I am liking our new floors way more than I thought I would! I am now actually relieved we didn't choose to spend the money on myrtlewood. Although I love myrtlewood in and of itself, the olivey/ashey hints of color were actually becoming problematic to design with as I was searching for other finishes -- so many stains and colors were too yellow, too red, etc, all clashing heavily with the myrtlewood. Finding things to "go with" this new floor stain has been considerably easier than the way my luck was running with myrtlewood.

And while myrtlewood is a good green "conscious" option... the best green option, of course, is usually to just reuse what you already have.

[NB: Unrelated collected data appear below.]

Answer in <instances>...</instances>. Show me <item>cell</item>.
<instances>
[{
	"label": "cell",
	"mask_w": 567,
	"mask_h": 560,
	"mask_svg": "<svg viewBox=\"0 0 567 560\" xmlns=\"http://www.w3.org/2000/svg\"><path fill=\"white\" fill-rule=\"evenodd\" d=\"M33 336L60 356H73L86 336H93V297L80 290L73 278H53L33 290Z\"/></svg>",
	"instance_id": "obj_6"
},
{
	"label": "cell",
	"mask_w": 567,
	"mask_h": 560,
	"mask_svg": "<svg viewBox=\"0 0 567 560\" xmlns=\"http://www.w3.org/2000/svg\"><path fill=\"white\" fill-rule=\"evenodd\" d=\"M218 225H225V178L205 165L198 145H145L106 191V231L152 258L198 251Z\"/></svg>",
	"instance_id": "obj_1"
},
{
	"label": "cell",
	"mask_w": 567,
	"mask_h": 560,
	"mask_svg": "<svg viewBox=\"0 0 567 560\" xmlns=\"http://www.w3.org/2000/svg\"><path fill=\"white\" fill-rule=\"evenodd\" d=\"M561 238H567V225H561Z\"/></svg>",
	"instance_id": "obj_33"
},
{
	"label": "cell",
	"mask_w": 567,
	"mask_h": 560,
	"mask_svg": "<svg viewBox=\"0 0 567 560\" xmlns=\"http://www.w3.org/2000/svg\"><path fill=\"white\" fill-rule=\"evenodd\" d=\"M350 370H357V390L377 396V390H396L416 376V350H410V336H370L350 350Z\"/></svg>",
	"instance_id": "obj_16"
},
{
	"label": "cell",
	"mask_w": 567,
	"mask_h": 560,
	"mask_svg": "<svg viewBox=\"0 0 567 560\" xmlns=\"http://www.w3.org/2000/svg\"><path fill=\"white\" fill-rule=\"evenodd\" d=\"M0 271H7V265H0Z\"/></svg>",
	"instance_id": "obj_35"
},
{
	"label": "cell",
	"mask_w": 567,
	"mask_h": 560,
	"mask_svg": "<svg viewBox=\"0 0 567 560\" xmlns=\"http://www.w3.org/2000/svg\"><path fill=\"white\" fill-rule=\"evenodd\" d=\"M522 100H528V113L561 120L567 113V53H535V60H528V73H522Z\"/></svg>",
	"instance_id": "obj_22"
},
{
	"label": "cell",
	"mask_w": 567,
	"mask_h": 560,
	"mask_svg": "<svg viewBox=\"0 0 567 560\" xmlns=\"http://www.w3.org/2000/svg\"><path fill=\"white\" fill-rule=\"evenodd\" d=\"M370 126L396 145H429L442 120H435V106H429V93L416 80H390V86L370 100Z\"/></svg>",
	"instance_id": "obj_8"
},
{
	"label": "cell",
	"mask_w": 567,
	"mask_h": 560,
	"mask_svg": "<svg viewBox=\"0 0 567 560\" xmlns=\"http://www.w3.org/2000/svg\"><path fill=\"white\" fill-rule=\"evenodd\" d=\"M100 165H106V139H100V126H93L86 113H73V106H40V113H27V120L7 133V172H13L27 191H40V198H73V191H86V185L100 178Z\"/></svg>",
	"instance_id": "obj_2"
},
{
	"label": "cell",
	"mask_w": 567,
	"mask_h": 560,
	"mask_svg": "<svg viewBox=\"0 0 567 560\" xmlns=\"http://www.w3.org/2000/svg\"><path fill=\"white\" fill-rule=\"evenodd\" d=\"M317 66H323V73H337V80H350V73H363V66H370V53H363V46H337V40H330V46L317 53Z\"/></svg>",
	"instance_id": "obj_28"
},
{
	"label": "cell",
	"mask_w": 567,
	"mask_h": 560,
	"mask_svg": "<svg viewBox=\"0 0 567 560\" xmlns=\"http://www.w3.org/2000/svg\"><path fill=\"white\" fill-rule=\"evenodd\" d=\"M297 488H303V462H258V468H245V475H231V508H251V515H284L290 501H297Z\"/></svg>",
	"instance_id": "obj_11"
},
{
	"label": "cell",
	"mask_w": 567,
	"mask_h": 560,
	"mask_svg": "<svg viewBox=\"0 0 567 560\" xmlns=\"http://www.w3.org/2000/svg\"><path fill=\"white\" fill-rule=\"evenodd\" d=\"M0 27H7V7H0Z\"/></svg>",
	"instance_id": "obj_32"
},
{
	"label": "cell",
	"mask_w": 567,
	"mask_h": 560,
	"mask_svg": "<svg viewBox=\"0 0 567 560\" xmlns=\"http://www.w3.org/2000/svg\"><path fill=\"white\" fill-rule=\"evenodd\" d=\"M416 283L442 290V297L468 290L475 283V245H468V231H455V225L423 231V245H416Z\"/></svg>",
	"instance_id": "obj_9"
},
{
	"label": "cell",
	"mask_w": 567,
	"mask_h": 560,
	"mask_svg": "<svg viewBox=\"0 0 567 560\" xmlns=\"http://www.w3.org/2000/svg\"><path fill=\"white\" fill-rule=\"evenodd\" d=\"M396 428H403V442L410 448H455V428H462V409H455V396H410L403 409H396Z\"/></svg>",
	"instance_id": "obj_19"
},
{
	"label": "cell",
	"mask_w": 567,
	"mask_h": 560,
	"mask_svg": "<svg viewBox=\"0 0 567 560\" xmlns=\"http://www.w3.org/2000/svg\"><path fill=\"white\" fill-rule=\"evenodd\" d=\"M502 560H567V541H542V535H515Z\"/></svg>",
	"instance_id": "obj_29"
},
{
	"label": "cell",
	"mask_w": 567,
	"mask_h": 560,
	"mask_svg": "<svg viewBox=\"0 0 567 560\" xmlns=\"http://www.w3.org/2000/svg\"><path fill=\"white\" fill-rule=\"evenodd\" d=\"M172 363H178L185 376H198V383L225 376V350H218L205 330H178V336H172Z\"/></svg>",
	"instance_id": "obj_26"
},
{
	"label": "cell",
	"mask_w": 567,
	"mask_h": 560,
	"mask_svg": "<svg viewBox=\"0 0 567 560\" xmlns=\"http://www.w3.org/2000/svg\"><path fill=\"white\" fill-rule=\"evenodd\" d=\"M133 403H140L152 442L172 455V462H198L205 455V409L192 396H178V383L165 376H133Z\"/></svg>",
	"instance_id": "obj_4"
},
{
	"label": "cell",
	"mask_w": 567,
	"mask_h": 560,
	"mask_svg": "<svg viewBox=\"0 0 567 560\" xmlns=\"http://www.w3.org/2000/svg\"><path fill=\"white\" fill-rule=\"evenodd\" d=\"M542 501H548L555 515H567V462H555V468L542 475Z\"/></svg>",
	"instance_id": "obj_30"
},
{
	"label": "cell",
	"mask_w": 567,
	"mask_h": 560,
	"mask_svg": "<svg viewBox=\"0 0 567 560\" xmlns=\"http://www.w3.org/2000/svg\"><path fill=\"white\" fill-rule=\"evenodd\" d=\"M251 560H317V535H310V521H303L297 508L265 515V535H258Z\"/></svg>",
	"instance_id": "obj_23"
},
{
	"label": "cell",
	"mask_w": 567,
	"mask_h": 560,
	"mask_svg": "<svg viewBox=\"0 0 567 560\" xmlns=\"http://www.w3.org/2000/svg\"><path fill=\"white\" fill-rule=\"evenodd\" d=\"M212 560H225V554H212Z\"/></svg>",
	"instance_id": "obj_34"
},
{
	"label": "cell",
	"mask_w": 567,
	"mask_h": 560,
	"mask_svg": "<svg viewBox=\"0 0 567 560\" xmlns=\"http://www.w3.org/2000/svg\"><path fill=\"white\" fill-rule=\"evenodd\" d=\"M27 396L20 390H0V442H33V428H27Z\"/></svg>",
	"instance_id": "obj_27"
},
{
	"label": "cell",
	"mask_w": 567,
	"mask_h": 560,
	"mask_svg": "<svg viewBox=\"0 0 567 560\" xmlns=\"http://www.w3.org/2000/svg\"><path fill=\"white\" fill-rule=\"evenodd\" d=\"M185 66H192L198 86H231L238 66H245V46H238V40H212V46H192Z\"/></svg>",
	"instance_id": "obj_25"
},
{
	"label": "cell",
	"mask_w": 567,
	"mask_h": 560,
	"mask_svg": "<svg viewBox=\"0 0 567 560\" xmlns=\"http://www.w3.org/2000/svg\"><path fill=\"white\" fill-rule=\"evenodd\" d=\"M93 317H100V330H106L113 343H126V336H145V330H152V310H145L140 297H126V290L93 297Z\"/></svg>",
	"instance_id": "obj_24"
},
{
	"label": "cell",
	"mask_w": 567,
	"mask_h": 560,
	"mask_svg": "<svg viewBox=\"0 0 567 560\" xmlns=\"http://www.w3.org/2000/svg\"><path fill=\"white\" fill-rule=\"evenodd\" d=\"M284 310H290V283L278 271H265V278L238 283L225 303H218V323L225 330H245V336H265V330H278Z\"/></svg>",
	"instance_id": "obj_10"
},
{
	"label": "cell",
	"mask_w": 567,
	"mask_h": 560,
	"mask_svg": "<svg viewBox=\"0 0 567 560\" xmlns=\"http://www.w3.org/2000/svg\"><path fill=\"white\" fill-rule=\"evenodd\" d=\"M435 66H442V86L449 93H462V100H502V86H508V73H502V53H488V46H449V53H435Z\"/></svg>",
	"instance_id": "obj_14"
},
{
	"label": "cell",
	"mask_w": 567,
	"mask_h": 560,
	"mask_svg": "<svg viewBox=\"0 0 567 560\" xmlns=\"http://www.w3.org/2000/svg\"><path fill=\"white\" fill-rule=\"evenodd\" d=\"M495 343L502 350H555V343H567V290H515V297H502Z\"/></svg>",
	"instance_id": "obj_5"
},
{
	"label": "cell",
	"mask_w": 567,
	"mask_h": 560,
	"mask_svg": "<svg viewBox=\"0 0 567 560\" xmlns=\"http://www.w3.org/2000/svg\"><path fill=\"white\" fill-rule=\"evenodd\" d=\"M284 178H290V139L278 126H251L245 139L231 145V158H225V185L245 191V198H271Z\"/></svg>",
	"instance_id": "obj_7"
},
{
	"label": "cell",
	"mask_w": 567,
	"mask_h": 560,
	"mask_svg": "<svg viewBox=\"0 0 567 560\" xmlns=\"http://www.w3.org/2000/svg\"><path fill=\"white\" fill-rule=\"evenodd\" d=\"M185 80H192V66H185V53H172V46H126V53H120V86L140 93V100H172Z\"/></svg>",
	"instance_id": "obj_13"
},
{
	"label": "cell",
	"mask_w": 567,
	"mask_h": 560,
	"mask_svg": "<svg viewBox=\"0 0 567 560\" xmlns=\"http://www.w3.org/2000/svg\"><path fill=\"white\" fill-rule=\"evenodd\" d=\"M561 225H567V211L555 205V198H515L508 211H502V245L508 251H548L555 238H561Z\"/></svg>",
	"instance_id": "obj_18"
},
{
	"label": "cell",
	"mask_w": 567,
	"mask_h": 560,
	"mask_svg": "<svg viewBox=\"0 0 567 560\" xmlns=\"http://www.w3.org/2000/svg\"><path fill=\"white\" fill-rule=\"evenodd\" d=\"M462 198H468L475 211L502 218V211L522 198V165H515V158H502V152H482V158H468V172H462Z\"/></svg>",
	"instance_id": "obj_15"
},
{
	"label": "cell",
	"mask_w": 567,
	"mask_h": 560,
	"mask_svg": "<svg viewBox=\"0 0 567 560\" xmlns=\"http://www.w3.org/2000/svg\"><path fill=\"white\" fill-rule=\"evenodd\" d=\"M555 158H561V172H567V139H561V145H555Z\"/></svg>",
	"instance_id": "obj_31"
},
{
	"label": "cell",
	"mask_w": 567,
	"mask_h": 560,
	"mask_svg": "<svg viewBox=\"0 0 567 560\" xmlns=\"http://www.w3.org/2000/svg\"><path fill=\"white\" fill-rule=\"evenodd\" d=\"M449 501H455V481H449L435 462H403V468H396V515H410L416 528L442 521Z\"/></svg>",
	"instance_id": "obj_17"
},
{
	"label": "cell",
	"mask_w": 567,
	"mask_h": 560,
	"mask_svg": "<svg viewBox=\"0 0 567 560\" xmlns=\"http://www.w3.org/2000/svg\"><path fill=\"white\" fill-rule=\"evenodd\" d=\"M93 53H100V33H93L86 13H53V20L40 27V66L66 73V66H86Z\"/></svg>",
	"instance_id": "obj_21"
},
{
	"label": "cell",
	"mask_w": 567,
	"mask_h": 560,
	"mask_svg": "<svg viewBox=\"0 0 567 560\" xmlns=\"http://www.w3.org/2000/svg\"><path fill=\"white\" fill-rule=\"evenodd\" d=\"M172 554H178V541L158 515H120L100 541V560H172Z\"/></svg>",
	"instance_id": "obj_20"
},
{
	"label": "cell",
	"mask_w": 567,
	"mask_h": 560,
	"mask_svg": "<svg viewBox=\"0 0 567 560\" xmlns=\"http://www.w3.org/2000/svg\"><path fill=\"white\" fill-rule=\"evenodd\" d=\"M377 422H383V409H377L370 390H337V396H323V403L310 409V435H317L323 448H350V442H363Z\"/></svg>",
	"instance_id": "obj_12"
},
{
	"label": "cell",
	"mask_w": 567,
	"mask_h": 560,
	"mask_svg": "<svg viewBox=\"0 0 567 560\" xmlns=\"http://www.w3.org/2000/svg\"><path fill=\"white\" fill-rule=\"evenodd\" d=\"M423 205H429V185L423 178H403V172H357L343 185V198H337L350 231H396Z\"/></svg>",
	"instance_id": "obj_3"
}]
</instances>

Almost full-length photo of great room in natural light at 4pm:
On a non-flooring note, you can see in the above picture that the stair wall has been cut down to a pony wall. Also the two cutouts in the stair wall are for the recessed speedcook oven, which fits just under the stair landing, as well as the recessed easel that we added to the kitchen design as one of our last steps. I had wanted iron or wood balusters with a rail for hardwood stairs. Again, budgetary constraints dictated compromises so I had to stick with my carpeted stairs and use a pony wall. We turned lemons into lemonade by recessing a cute little easel into the stair wall where the balusters would have been.

For now, our project is on hold for two weeks as the new floor topcoat cures. We are supposed to have no heavy-footed contractors with tools in the house, risking damage to our floors while everything sets. At the end of two weeks, we will have some painting done, baseboards put back in place, and furniture moved back into a couple rooms of the house. Then flooring protection will be reinstalled in the kitchen area, and work will proceed to actually installing cabinets in the kitchen!